‘Good’ bacteria to fight ‘bad’ bacteria in eye infections

In a remarkable medical breakthrough, researchers have claimed to develop a therapy that puts predator microbes to attack the dangerous bacteria responsible for causing eye infections.
Drug resistant infections, eye infection, good bacteria, bad bacteria, predator microbe, pathogen microbe,
The findings, published in the online journal PLoS ONE, suggests that infusion of predator microbes, or the good bacteria, kills off dangerous bacteria that cause eye infections that lead to blindness and have recently grown resistant to antibiotics.
The study
The study, embarked by the researchers from the University of Medicine and Dentistry of New Jersey, had three major components.
The first component identified two antibiotic-resistant ocular pathogens, or the ‘bad bacteria, namely, Pseudomonas aeruginosa and Serratia marcescens. These pathogens were found to be susceptible to being attacked and killed by at least one of two other bacteria, Micavibrio aeruginosavorus and Bdellovibrio baceriovorus.

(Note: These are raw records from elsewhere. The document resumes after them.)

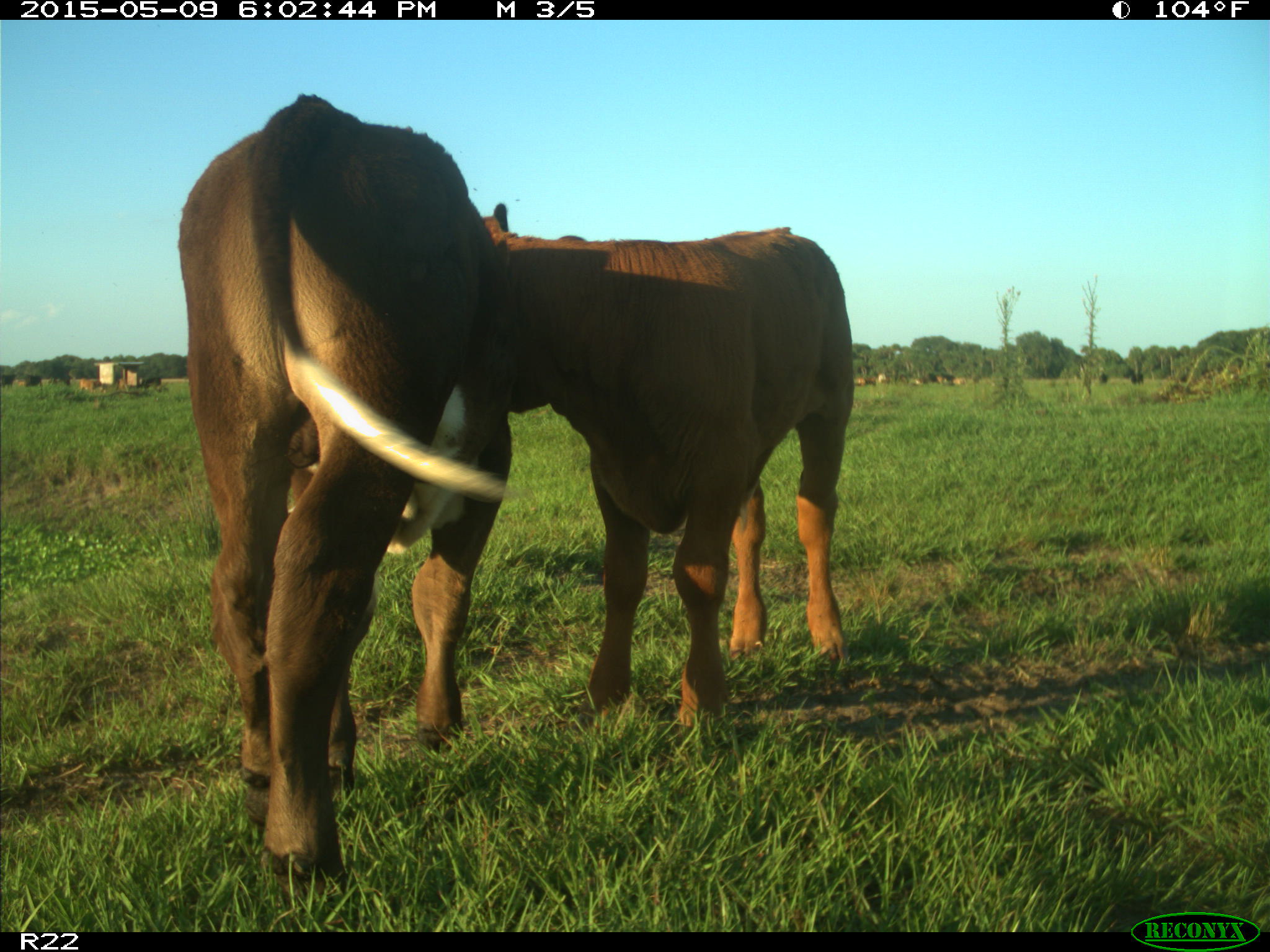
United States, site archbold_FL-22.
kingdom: Animalia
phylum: Chordata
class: Mammalia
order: Artiodactyla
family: Bovidae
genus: Bos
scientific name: Bos taurus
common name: domestic cow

The latter two bacteria, researchers said, acted as the predators and worked against the pathogens. The predators are believed to be “good,” as they are non-infectious and can exist within the human body.
In the second phase, the researchers tested whether the exposure to good bacteria ill cause any kind of damage to the human cells.
For this, human corneal-limbic epithelial cells that are native to the eye were exposed in vitro to M. aeruginosavorus and B. baceriovorus bacteria. Researchers found that such exposure did not cause either toxicity or inflammation in the cells.
In the third phase, the researchers tested the toxicity of various microbes and their live organism’s innate immunity in live worms.
Researchers infused two “good” predator bacteria into live worms from the species Galleria mellonella. While a shot of the pathogenic bacterium aeruginosa is 100 percent fatal in worms, those injected with two “good” predator bacteria had 11-day survival rates between 93.3 and 100 percent, a strong indication that the “good” bacteria were not toxic in worms.
“Taken together, our findings leave us confident that, in isolation, pathogenic bacteria are susceptible to successful attack by predator bacteria, predator bacteria do not appear inherently harmful to ocular cells when applied topically, and a live organism can tolerate the predator bacteria well,” study’s lead researcher, Daniel Kadouri, an assistant professor of oral biology at the University of Medicine and Dentistry of New Jersey said.
“The time to test all three phenomena simultaneously in the eye tissue of a live organism may now be at hand,” Kadouri added.